■ Tour d'Europe
: Ausgelaugt und ideenlos

Der Zusammenbruch des Kommunismus hat den europäischen Sozialdemokraten und Sozialisten keinen Zulauf gebracht. Im Gegenteil: „Als ob die feindlichen Brüder, die aus der Zweiten Internationale der Jaures, Kautsky, Plechanow und anderer Lenins hervorgegangen sind, aufgerufen wären, ein analoges Schicksal zu erleiden, zieht das Scheitern der Einen den Diskredit der Anderen hinter sich her“, analysierte kürzlich Le Monde. „Wenn es so käme“, so die französische Tageszeitung, „wäre die Geschichte ,ungerecht‘, denn die Sozialdemokraten waren in den 20er Jahren die ersten, die den sowjetischen Totalitarismus zurückgewiesen und sich geweigert haben, den Befehlen aus Moskau zu folgen.“ Am 23. März 1933 waren die deutschen Sozialdemokraten auch die einzige Partei, die – „im Namen der Werte des Sozialismus und der Freiheit“ – gegen das Ermächtigungsgesetz gestimmt haben. Alle übrigen Parteien gaben Hitler die Macht zur Abschaffung jeglicher Freiheit.

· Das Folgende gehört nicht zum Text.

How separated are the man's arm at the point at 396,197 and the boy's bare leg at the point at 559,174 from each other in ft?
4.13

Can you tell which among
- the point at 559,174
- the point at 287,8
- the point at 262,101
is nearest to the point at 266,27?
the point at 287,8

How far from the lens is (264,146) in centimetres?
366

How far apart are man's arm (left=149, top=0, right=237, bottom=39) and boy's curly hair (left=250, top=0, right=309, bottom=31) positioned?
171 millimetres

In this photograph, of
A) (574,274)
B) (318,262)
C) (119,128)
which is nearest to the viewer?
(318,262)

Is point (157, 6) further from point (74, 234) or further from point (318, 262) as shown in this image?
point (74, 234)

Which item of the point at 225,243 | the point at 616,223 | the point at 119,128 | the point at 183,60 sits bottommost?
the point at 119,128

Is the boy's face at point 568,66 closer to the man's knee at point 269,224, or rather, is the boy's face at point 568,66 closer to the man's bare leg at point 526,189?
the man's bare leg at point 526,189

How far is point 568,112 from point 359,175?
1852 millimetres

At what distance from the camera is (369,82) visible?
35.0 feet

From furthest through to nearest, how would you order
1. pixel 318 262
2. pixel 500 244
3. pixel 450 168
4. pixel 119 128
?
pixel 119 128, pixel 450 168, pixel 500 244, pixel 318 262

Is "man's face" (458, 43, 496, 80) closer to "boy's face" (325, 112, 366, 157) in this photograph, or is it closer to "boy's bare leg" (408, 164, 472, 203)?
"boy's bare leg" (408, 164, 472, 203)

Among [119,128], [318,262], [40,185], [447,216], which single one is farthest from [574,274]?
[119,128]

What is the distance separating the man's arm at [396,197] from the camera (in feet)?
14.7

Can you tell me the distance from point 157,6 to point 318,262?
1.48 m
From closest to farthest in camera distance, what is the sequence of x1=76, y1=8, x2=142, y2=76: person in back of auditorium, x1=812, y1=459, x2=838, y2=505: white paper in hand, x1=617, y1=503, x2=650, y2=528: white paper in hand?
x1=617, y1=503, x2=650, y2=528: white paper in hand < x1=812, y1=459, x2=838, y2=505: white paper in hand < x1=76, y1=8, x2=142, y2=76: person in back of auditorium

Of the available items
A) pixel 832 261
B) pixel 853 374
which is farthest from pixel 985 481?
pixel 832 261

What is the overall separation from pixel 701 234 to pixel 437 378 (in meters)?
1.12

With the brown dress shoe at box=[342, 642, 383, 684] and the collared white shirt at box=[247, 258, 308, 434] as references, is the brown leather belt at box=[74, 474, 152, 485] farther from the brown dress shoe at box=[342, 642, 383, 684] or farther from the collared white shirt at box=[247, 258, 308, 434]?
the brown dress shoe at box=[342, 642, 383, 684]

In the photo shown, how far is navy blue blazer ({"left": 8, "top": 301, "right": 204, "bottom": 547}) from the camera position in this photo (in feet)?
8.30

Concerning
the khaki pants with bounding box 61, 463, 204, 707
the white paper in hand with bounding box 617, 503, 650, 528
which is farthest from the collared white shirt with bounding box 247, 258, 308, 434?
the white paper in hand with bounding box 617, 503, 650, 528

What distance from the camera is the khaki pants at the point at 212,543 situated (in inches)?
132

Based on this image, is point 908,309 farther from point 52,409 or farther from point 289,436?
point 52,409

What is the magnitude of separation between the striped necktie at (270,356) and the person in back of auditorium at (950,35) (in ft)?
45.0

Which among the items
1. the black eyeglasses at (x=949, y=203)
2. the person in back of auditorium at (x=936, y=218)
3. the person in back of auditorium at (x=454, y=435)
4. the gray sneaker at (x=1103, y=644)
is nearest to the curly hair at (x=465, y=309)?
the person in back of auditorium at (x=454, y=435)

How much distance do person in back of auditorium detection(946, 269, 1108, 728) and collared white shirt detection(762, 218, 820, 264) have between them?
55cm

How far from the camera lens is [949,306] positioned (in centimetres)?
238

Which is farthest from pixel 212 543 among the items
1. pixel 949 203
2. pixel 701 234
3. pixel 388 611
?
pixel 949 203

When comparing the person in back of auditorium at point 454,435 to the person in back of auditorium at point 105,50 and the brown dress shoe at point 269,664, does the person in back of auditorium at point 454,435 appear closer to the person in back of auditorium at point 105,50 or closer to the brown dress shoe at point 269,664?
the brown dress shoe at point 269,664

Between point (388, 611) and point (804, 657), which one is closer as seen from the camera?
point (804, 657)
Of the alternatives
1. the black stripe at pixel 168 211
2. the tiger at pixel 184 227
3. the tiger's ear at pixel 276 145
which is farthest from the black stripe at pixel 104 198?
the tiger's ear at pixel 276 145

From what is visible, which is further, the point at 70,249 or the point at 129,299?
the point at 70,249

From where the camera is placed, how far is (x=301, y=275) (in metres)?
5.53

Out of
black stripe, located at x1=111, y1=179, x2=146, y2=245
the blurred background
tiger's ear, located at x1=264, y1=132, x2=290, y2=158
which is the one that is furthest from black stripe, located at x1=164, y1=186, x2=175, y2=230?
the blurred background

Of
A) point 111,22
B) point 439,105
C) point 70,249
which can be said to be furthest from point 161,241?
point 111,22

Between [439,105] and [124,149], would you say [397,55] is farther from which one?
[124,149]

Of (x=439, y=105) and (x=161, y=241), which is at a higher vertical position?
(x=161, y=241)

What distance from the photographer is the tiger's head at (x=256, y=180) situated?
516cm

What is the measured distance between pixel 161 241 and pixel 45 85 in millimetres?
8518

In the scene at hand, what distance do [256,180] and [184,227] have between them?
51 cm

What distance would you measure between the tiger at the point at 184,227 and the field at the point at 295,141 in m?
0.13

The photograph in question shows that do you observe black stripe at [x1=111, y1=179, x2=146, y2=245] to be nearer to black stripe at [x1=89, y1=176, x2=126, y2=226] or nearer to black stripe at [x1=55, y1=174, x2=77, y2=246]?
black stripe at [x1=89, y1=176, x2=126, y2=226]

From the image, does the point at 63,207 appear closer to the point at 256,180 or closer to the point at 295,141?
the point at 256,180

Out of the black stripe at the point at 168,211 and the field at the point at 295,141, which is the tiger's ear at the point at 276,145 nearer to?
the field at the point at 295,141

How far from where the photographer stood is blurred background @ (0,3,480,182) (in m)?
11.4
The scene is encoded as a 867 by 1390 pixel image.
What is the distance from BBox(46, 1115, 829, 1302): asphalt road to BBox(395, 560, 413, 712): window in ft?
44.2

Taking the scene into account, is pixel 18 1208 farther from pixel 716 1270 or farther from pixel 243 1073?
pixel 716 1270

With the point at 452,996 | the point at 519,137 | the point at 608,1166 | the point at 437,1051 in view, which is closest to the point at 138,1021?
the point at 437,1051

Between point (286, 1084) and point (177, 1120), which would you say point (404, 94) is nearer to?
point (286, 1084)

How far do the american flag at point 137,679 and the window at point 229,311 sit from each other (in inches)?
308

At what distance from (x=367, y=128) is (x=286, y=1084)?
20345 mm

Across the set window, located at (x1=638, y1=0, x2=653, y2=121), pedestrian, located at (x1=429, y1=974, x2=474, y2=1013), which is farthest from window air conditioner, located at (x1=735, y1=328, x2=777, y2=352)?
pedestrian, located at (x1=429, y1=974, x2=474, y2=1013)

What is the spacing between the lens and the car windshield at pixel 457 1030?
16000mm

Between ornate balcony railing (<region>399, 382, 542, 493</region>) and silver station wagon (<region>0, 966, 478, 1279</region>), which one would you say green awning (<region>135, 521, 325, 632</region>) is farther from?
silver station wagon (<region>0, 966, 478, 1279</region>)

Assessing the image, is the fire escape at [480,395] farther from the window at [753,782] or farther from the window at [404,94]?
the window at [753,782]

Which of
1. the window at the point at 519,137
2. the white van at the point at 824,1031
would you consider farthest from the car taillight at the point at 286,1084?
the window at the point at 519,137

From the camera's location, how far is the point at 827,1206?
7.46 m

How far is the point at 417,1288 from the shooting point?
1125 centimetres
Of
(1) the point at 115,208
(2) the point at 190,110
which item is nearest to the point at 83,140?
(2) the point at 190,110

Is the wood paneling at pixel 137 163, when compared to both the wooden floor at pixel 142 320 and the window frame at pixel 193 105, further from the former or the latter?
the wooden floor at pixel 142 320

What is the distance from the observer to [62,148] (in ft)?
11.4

Auf der Plus-Seite der sozialistischen Idee ist noch eine ganze Menge mehr zu verzeichnen: Das Streben nach Brüderlichkeit, sozialer Gerechtigkeit, nach einem erfüllten Leben in einer besseren Gesellschaft hat sich in allen westeuropäischen Ländern in einer Reihe von Gesetzen niedergeschlagen, die heute nicht mehr wegzudenken sind. Deshalb nahm im französischen Wahlkampf den Präsidenten auch keiner so recht ernst, als er sich gegenüber den siegreichen Konservativen zum Verteidiger der „sozialen Errungenschaften“ erklärte – die Rechte will weder an der Rente noch an der Sozialhilfe rütteln. Die traditionelle Zuordnung links gleich progressiv und rechts gleich konservativ ist längst überholt, weshalb der französische Soziologe Alain Touraine Sozialismus heute als „reaktionären“ Begriff beerdigen möchte.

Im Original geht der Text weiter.